"Jestem bardzo szczęśliwy ze zdobycia pierwszego gola w tych barwach" napisał Farida w komentarzu do jednego ze zdjęć na Instagramie. Na fotografii widniał piłkarz z jego twarzą z młodej kadry Juventusu, po zwycięstwie Starej Damy 3:1 nad Olympiakosem, w rozgrywkach Młodzieżowej Ligi Mistrzów - czytamy w Onet.pl.

Nic nie budziło by zastrzeżeń, gdyby nie fakt, że Farid nigdy nie grał w Juventusie. Na wspomnianym zdjęciu przy użyciu programu graficznego umieścił swoją twarz i nie było to jedyne tego typu oszustwo, jakiego się dopuścił. Przez wiele miesięcy do swojego konta dodawał podobne fotomontaże, a także fałszywe wywiady, okładki gazet.

Fikcja w którą się uwikłał wymknęła się spod kontroli, ale uwierzyło w nią zaskakująco wiele instytucji. Od magazynów sportowych, po młodych fanów proszących go na ulicy o autograf.

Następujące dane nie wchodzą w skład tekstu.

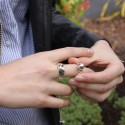Grosse bague métal stylisée double anneaux & boule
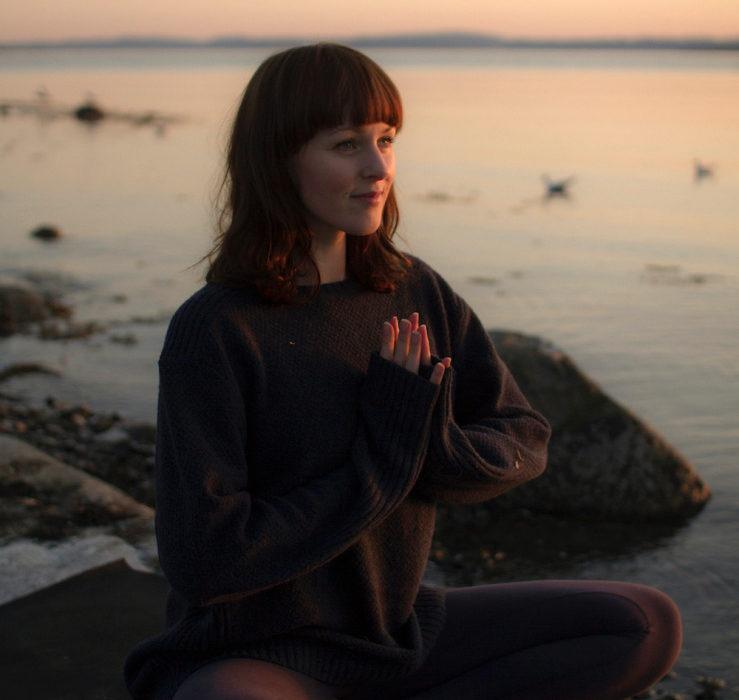 yoga-ved-vannkanten-karen-rosenberg-olsen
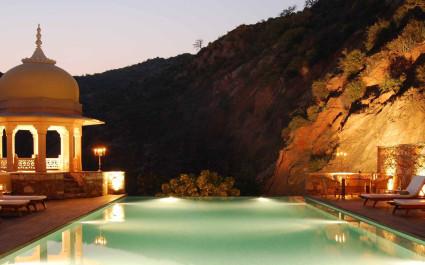 Abendlich beleuchteter Pool des Samode Palace, Nordindien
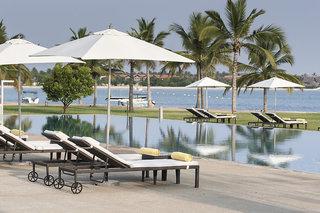 Hotel Amaya Beach Resort & Spa Passikudah Pool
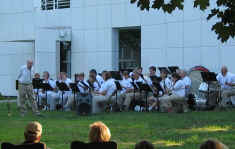 Picture of the whole barss and wind ensemble in front of the seminary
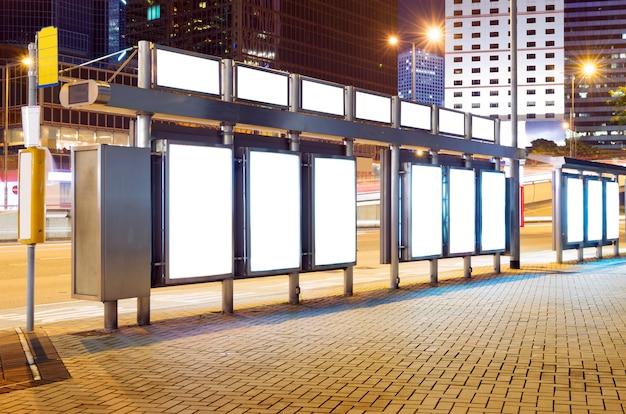 Pusty billboard w nocy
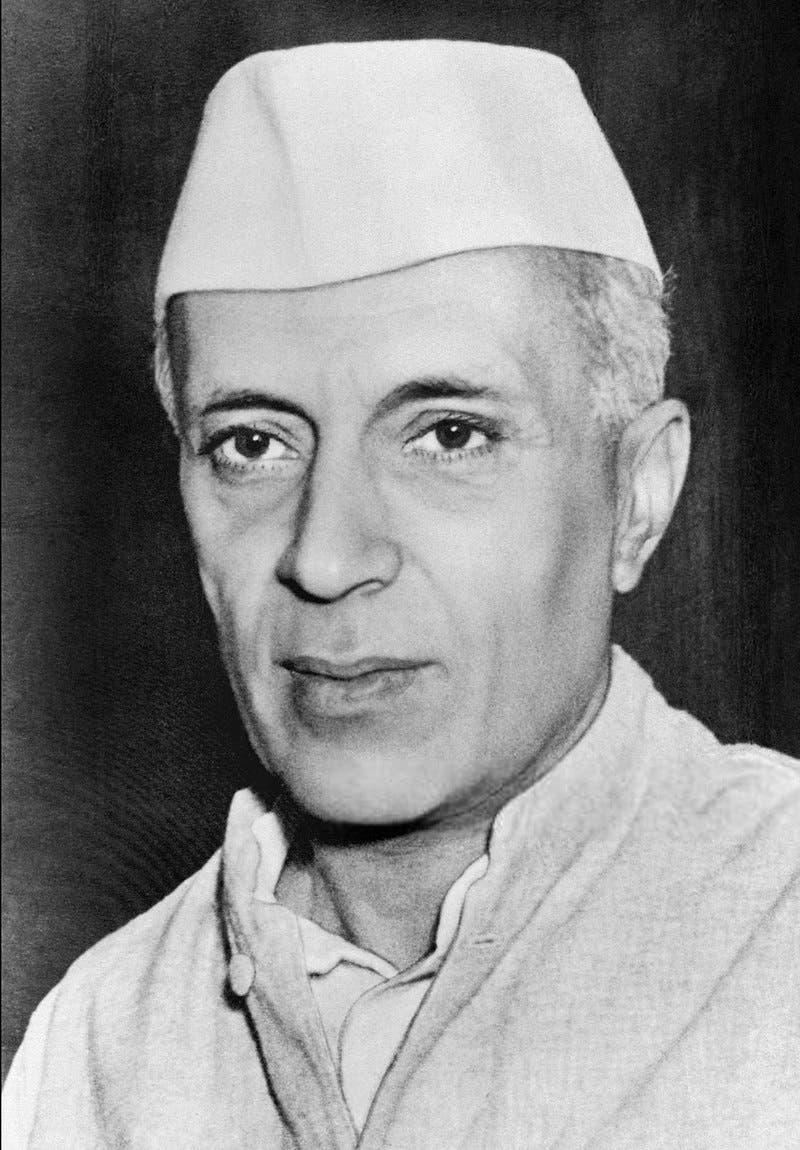 صورة لرئيس الوزراء الهندي جواهر لال نهرو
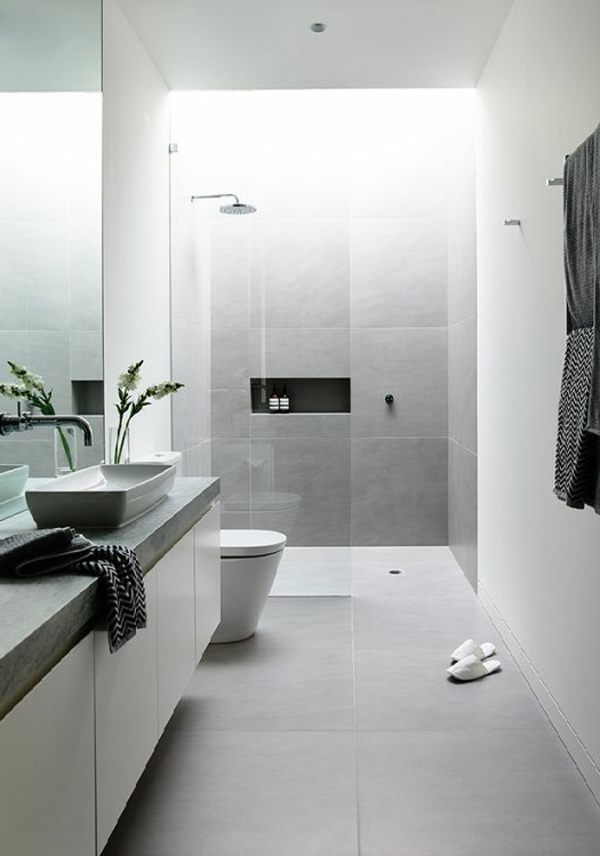 modernes badezimmer weiß hellgrau fliesen pflanze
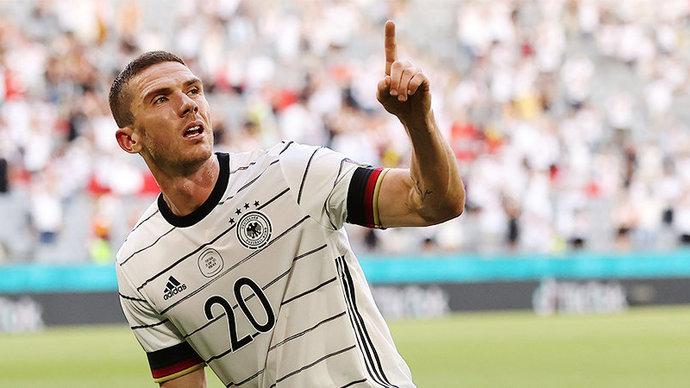 Гозенс и Хаверц — в старте сборной Германии на матч с Венгрией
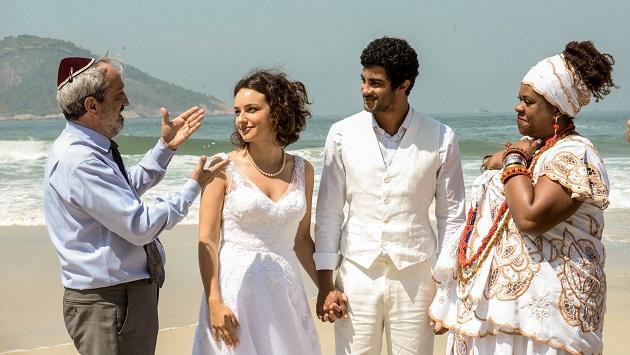 """O amor entre uma judia e um umbandista na comédia """"Amarração do Amor"""" que chega aos cinemas"""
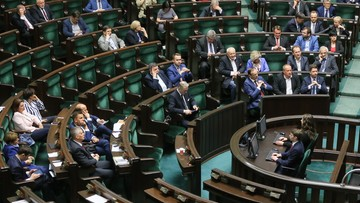 """12-05-2016 01:35 Sejm przyjął """"raport"""" z audytu rządów PO-PSL. """"Będą wnioski do prokuratury i NIK"""""""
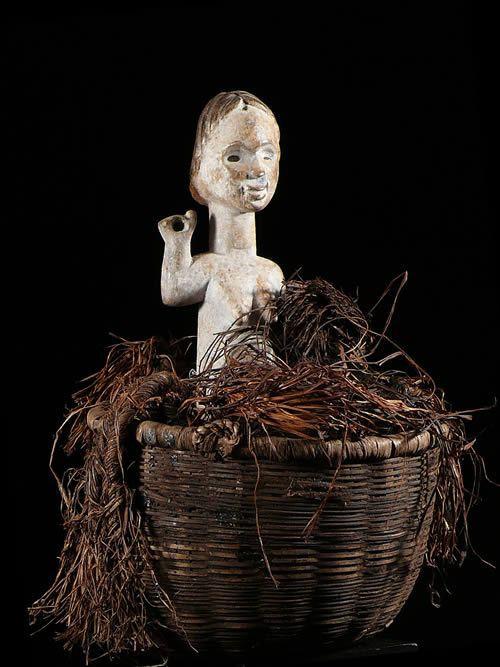Statue Nzambe Kana avec panier Reliquaire - Tsogho - Gabon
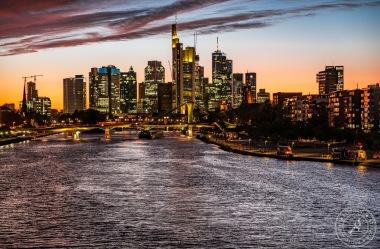 Frankfurt Skyline bei Sonnenuntergang
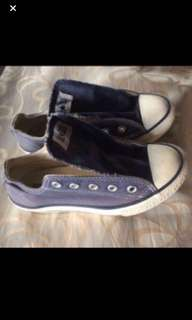 Repriced authentic convers unisex frm US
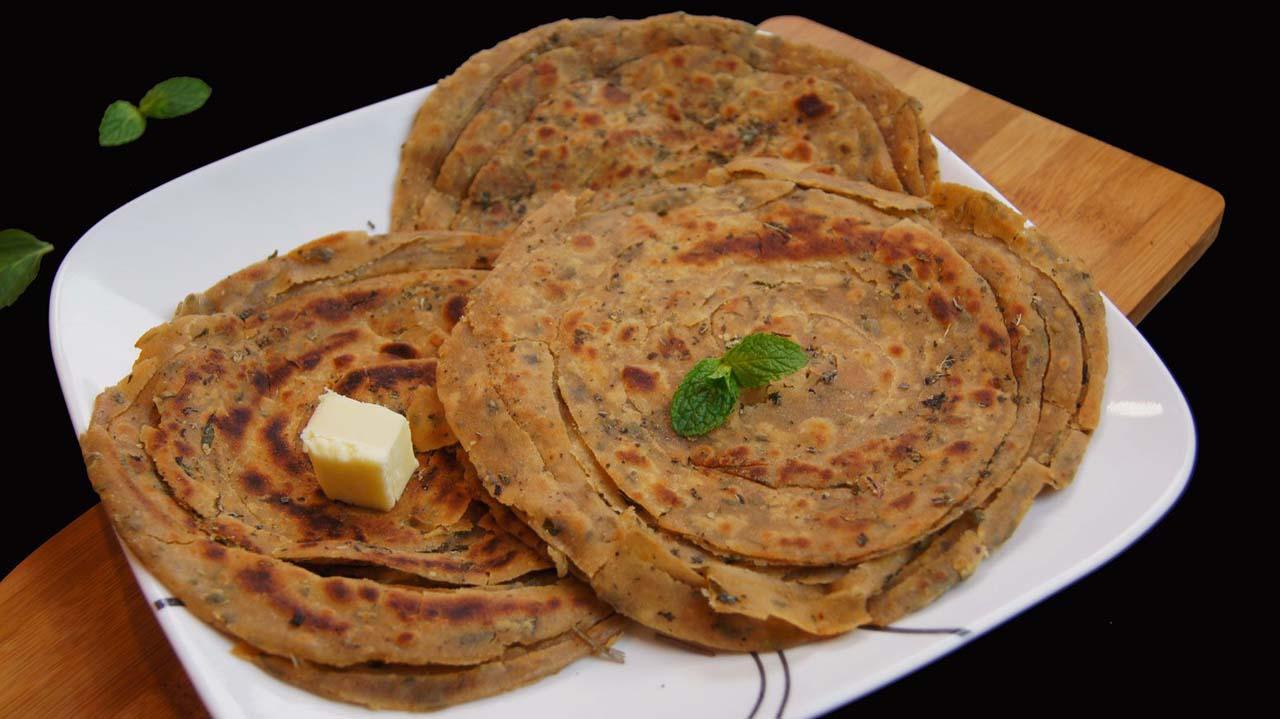 Garlic Lachha Paratha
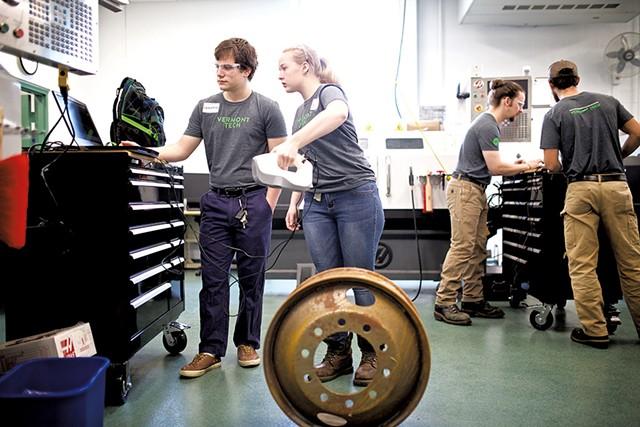 Inside Vermont Tech's advanced manufacturing laboratory - BEN DEFLORIO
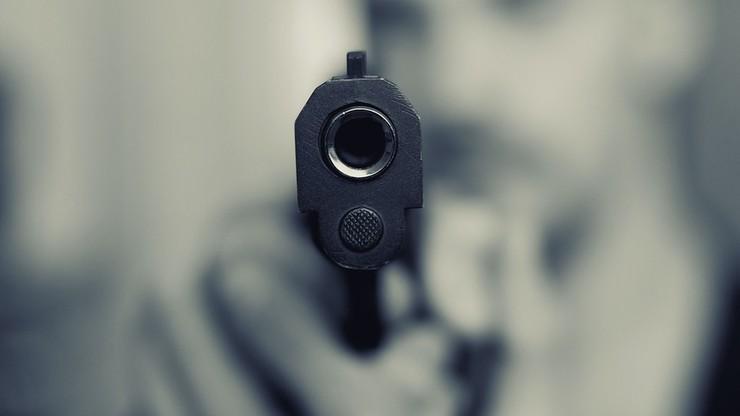 16-latek strzelał z atrapy broni w auta. Tłumaczył, że robił to dla zabawy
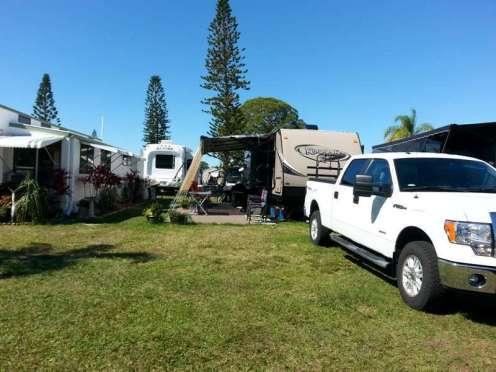 Sun RV Resorts Lake San Marino RV Park in Naples Florida2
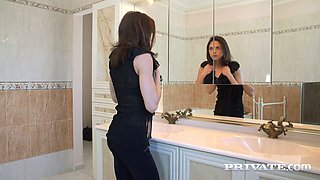 Perverted cooker fucks young French mistress Rachel Adjani and makes her moan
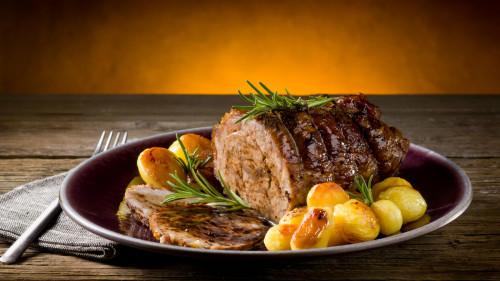 羊肉益气补虚、散寒祛湿,食疗效果好。
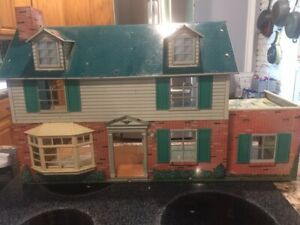 Vintage Metal  Doll House, from the fifties/sixties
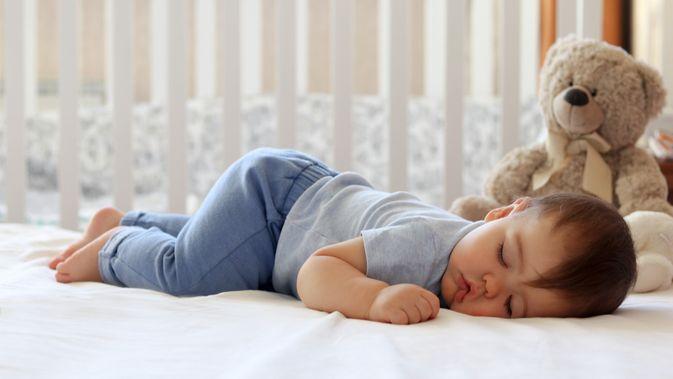 Bolehkah bayi tidur tengkurap? Moms Wajib Tahu!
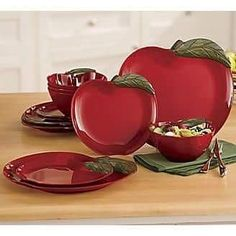 Colorful dinnerware sets from casual to formal. Favorite designs of rooster or apple dinnerware sets. Buy now, pay later with Ginny's Credit. Apple Kitchen Decor, Red Kitchen, Kitchen Themes, Kitchen Rug, Apple Art, Red Apple, Melamine Dinnerware Sets, Tableware, Apple Decorations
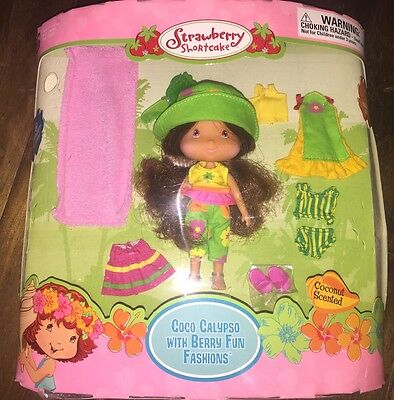 Strawberry Shortcake - Coco Calypso with Berry Fun Fashions Playset - Very RARE.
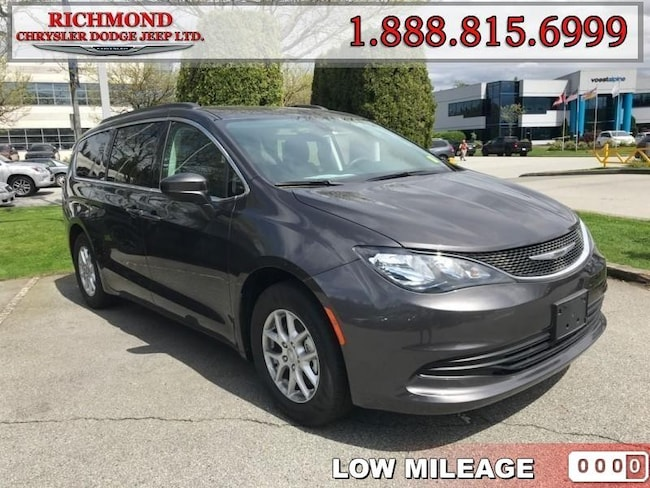 New 2017 Chrysler Pacifica LX Van Passenger Van For Sale in Richmond, BC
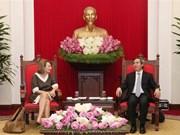 越共中央经济部部长阮文平会见越南企业论坛联合主席弗吉尼亚·福特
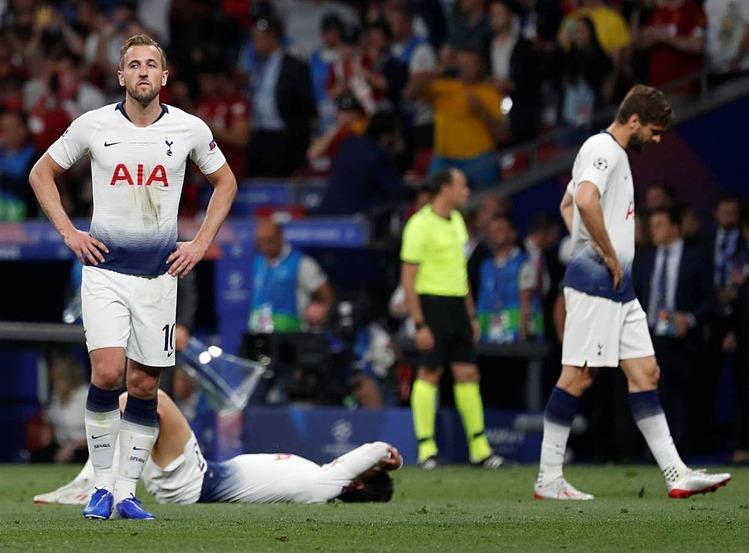 Kane muốn cùng Tottenham tiến bộ và chinh phục các danh hiệu. Ảnh: Reuters.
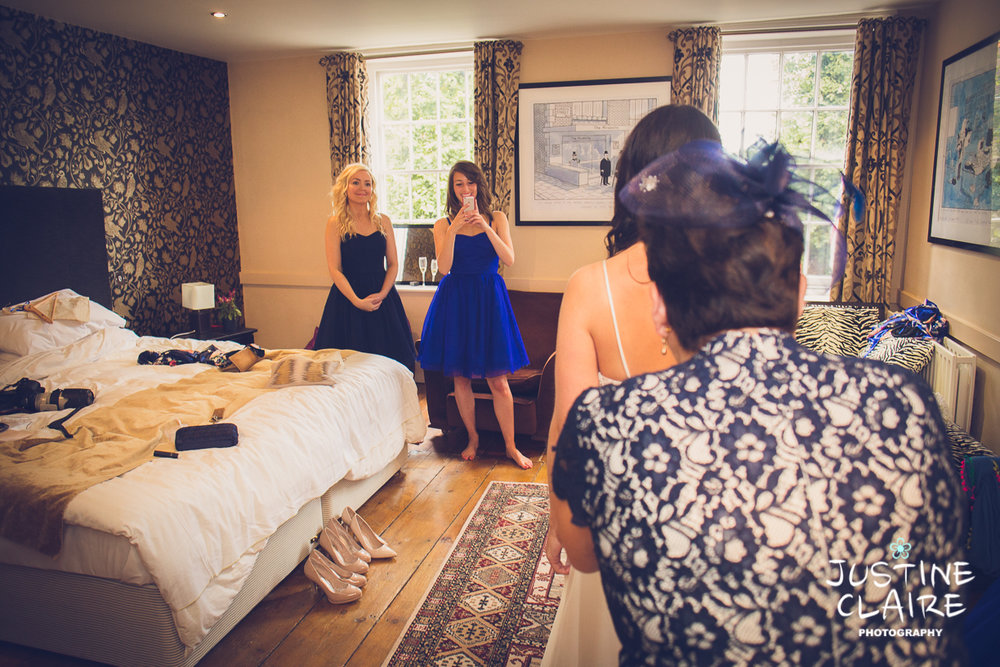 Hendall Manor Barn Wedding Photographers reportage documentary female photography Sussex photography reportage-16.jpg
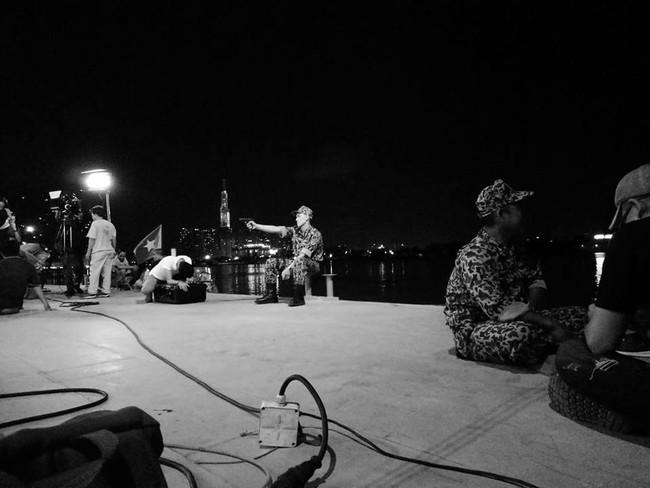 """Hé lộ những cảnh quay đầu tiên của """"Hậu Duệ Mặt Trời"""" bản Việt: Khả Ngân cháy nắng, thiếu ngủ vì vai diễn dài hơi - Ảnh 10."""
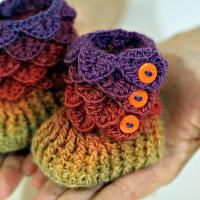 Crocheting: Crocodile Stitch Booties (Baby Sizes) at Craftsy.
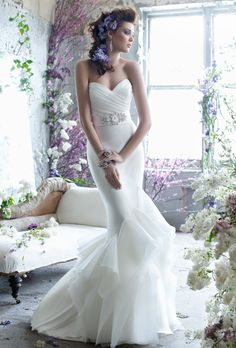 Brides: Tara Keely :  2259 I know you said no but I wanna post bc I love the styling and overall picture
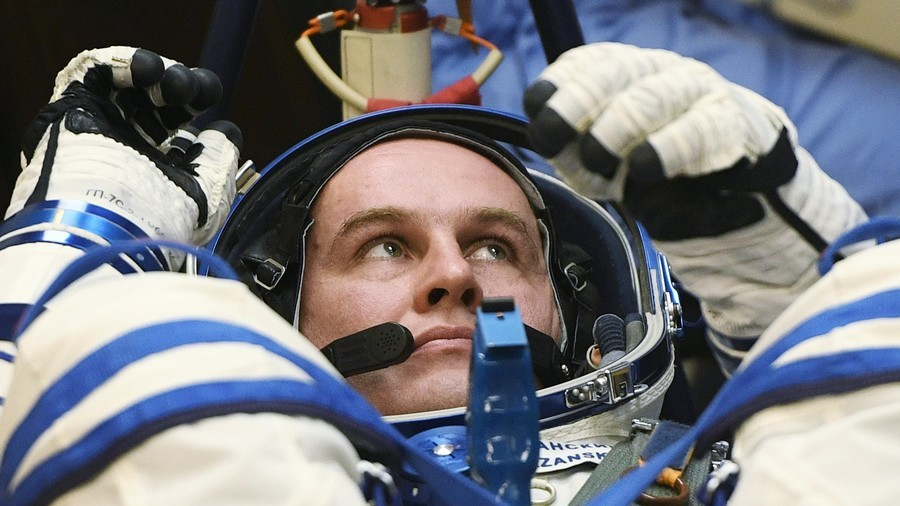 Zero-g with comfort: Space travel will soon be available to many, Russian cosmonaut tells RT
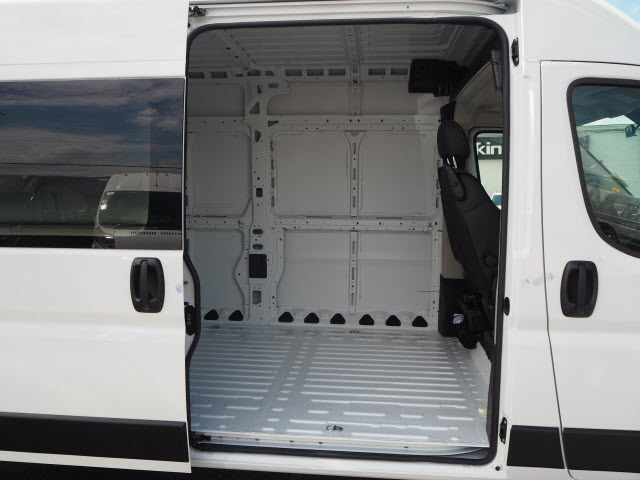 2020 Ram ProMaster 2500 High Roof FWD, Empty Cargo Van #770100 - photo 13
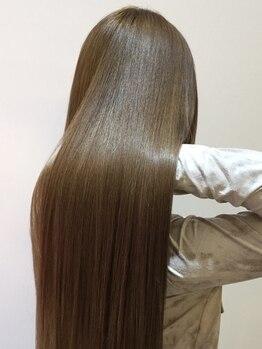 テラス(TERRACE)の写真/憧れのストレートヘアに♪「サラサラ質感」の美髪ストレートで広がり・ボリュームを自在にコントロール!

Wszystko było banalnie proste, Farid po prostu kradł zdjęcia juniorów Juventusu i umiejętnie je obrabiał.

Został zdemaskowany po tym, jak meksykańskie gazety poświęciły mu duży reportaż. Jego konto na Instagramie obserwowało już 16 tysięcy osób, a przed tak dużą liczbą osób trudno było ukryć prawdę. Obecnie wszystkie jego profile zostały zablokowane, a zdemaskowany oszust przyznał, że nigdy nie był nawet piłkarzem.